In general, botulinum toxin and the currently available dermal fillers are excellent ways to camouflage and treat fine lines and wrinkles in the face.  Botulinum toxin works by weakening the underlying muscles of animation in your face.  Such lines as the vertical 11’s between the eyebrows are caused by contraction of the corrugator muscles.  By weakening these muscles in people with good elasticity and no fixed lines in the skin you may have complete resolution with botulinum toxin.  However, if this has persisted for a long time and the skin itself becomes redundant or there is significant brow ptosis from the normal aging process and overuse of the corrugators and the forehead skin and frontalis muscles no longer appropriately support the brow in good position, it may be that Botox is not a good solution even for the vertical 11 lines that it is FDA approved for.  It may be that the ideal correction for this problem in someone with brow ptosis and loss of muscle tone in the frontalis muscle and redundant skin of the forehead is an appropriately performed brow lift which is a real surgical procedure.  The surgery is meant to restore normal anatomic relationships and rebalance the position of the brows and in so doing eliminate the vertical 11’s.  Generally surgical procedures are longer lasting in their effects and much more definitive in fixing the problem.  A careful analysis in our office can help you decide which is right for you.  Just like this discussion with the vertical 11’s, many other of the lines and imperfections in the face can be either camouflaged with dermal fillers or restored with surgical procedures such as facelift or autologous fat transfer.  The short answer to our FAQ is that fillers and Botox often camouflage minor problems in youthful skin of good quality, whereas surgical techniques are necessary to restore significant changes in aging or weight loss.  As always, a careful consultation in our office will be your best guideline no matter which therapy you end up choosing.

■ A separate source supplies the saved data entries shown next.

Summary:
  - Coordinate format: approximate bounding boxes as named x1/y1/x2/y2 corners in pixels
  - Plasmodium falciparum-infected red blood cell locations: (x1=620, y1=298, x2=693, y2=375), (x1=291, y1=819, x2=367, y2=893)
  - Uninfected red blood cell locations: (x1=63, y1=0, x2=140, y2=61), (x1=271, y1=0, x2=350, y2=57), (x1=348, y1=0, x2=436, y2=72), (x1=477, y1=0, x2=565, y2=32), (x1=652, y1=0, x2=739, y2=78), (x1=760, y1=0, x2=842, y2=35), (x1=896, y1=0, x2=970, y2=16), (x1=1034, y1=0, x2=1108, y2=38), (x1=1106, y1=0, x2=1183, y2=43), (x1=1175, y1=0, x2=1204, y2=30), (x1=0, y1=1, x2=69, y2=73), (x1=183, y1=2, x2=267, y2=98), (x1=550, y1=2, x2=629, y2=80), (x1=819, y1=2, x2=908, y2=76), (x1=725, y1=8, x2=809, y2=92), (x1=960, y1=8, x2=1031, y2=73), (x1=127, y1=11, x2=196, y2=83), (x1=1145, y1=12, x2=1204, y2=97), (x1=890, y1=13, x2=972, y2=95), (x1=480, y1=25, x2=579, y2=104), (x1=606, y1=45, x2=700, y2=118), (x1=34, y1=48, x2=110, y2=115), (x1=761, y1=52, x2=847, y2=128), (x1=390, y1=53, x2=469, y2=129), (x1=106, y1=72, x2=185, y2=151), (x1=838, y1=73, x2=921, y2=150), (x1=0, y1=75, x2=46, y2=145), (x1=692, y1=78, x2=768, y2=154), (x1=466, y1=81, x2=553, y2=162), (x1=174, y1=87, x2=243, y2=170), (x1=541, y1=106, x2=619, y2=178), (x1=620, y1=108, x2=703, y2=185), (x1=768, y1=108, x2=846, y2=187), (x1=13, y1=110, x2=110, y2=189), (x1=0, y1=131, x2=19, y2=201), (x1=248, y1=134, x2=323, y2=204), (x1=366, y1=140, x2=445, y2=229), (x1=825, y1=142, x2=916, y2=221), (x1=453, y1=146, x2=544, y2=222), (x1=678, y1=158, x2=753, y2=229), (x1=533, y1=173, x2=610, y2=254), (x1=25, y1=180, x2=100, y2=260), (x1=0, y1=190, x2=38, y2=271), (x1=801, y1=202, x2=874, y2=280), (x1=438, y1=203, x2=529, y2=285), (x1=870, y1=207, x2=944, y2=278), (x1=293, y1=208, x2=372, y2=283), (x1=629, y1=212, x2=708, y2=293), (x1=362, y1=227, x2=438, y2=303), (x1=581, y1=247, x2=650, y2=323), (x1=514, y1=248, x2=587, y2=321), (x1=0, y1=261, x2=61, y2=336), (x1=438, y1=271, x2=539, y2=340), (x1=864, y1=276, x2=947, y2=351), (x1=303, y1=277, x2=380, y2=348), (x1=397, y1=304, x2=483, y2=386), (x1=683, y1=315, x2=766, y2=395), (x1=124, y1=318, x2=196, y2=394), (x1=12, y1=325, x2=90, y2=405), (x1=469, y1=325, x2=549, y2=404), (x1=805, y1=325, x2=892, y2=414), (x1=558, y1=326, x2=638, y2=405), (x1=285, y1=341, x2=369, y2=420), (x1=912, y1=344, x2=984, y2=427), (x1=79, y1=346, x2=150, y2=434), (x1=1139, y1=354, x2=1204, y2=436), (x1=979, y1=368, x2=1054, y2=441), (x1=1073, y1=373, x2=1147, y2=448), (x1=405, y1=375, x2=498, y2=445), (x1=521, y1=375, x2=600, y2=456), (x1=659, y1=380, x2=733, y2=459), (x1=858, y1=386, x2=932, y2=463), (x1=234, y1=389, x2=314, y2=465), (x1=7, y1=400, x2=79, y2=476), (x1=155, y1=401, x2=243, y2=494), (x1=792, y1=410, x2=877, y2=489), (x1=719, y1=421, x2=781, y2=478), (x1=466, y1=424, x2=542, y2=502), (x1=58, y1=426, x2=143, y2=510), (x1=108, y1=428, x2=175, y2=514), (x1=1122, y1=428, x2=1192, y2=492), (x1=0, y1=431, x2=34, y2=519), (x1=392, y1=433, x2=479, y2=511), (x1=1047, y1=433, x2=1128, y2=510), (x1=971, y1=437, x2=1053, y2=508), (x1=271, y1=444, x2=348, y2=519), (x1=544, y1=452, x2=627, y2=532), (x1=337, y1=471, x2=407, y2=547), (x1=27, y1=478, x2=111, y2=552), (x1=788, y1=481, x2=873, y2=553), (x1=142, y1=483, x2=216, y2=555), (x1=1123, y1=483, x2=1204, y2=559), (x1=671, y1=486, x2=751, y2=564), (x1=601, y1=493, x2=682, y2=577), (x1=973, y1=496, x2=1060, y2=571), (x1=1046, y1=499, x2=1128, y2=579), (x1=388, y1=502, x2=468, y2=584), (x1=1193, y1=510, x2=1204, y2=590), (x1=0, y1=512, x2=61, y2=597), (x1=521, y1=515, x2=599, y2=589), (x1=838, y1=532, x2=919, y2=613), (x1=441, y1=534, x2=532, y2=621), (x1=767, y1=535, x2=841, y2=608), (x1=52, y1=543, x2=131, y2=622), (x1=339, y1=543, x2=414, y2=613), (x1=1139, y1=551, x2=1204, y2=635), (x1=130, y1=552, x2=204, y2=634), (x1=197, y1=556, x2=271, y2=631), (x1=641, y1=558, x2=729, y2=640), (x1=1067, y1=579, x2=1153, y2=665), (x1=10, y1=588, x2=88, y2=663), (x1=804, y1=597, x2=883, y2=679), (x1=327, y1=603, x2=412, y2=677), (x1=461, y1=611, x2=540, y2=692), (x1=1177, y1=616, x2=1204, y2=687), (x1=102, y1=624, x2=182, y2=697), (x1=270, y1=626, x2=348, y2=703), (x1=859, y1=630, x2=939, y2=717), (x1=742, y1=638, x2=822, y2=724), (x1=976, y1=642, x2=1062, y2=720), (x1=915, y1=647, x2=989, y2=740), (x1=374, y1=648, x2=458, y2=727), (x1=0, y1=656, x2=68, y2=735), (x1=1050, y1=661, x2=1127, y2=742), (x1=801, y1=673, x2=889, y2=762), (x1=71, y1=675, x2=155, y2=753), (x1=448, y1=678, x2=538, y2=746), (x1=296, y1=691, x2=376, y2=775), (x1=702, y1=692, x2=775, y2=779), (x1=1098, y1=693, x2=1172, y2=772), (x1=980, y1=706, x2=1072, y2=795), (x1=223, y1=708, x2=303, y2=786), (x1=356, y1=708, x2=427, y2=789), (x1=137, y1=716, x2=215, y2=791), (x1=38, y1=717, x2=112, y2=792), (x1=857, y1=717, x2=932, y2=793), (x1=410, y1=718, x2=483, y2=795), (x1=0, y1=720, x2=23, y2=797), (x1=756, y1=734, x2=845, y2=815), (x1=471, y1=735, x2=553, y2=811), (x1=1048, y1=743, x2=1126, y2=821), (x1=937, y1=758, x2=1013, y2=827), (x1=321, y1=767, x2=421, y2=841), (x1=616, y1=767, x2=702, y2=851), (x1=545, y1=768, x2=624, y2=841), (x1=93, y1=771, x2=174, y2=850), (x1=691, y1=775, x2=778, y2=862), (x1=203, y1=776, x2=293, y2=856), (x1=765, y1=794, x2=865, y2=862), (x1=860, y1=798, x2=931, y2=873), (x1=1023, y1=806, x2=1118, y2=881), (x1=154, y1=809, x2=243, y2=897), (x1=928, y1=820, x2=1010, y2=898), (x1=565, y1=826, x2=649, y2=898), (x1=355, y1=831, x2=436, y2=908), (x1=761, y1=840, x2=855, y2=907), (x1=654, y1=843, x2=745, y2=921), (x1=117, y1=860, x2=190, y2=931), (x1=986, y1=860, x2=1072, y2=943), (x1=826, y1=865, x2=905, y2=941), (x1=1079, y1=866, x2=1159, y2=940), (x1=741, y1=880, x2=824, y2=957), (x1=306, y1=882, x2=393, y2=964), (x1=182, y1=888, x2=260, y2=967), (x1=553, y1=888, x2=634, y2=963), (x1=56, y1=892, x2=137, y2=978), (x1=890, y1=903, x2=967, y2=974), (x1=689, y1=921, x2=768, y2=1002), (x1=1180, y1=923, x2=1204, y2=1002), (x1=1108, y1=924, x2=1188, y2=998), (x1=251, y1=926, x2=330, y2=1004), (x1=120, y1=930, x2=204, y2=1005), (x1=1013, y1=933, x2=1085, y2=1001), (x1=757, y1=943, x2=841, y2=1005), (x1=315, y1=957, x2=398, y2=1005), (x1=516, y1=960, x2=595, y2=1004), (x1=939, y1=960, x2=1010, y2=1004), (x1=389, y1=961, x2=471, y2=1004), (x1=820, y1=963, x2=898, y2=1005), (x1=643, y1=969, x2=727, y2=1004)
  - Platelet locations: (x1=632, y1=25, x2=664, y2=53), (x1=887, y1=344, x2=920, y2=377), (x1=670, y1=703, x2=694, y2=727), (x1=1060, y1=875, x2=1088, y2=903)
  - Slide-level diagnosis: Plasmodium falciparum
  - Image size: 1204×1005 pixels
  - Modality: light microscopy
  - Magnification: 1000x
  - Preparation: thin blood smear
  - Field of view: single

#4     Do I need my implants replaced after 10 years?

No.  Melissa has heard this question a surprising number of times from women who have been told by other doctors that they should have their implants replaced.  I am not sure where this idea came from, but the answer is “no.”  If you have saline implants the accumulative rupture, leak and deflation rate risk is about 1% for every year you have had your implants so your risk over the next 10 years of having an implant rupture is less than 10%.  That means 90% of women who have implants for 10 years do not have any rupture, leak or deflation.  If you are happy with your implants there is no need to have them routinely replaced just because of a given time interval.  The implants usually fail by a mechanism known as “fold flaw” which is somewhat random in its distribution.  If you are happy with your implants, there is no rippling, dimpling or capsule contracture problems, then leave well enough alone and enjoy them.  With a saline implant, if there is a rupture, leak or a problem with the implant, you will know.  It will be obvious and it wil go flat.  At that point it is reasonable to have your implant replaced.  Different manufacturers at different times have had different warranty policies but probably you will get your implants replaced free of charge if you have either Mentor or Allergan (McGhan) implants.

If you have silicone implants, this is a different matter.  You do not necessarily need them replaced after 10 years.  Their rupture, leak and deflation rate is even lower than for saline implants.  However, the implant manufacturers recommend an MRI three years after your implants and every two years after that to worry about a condition called “silent rupture.”  It is important to know if your silicone implant is ruptured or not before you have symptoms.  This is another topic for discussion.  If you have had an MRI and the implant is intact then, again, there is no need to routine replace your implant just because of a given time interval.  The reason to replace your implant is if you are in some way dissatisfied with the implant or your body scar capsule around it.